───── Items

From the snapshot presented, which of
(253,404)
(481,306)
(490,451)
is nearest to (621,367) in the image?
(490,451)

──────────

-- Required task --
Copy out every row above verbatim, line for line.

-- In response --
From the snapshot presented, which of
(253,404)
(481,306)
(490,451)
is nearest to (621,367) in the image?
(490,451)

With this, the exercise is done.